The Mudcat Café TM
Thread #80341   Message #1465564
Posted By: Q (Frank Staplin)
19-Apr-05 - 02:41 PM
Thread Name: Lyr Req: William Cook
Subject: RE: Lyr Req: William Cook
The simple up and then down singing lines I don't think can be attributed only to the British. I have heard the Irish similarily blamed for melodies of this kind. They can be heard in some 'cowboy' songs and other simple songs with the same meter. But I presume you mean British Isles rather than British (or is this just my North American slant on the term?).
Of course, the style seems to have originated there in the British Isles, but like DNA, it is embedded also in some songs composed on the American side of the water.
I have an old Spanish song collected in New Mexico that sounds the same- the original melody forgotten.

Very little to change in your transcription.
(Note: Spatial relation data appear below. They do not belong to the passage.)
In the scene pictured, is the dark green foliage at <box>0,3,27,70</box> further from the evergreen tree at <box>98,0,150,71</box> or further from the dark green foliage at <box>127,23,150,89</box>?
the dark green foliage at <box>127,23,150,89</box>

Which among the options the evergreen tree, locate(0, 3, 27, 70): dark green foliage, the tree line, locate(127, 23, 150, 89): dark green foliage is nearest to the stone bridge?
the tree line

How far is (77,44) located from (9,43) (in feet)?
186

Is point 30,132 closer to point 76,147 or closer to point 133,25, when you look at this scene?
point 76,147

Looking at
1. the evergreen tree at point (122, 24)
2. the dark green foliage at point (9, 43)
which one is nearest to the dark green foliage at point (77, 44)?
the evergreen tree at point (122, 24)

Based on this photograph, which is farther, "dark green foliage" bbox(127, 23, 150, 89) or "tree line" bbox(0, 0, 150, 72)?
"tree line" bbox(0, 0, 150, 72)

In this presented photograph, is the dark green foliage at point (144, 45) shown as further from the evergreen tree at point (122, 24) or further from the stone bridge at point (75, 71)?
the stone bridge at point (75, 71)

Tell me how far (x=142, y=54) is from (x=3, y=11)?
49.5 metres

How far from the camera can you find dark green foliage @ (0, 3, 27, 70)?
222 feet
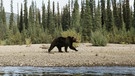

I hear:
1st verse line 2- was
1st verse line 3- youth that was
2nd verse line 1 (with) While
2nd verse line 3- delete away
2nd verse line 4- to my own eternal
2nd verse line 3- Start of quote; "I am going...
3rd verse line 2- Oh, down
3rd verse line 4- down just at noon (?)
5th verse line 3- But my sorrows will be over and I'll soon be forgot [Did he mean to put an extra line in the verse or did he just make a mistake and correct it?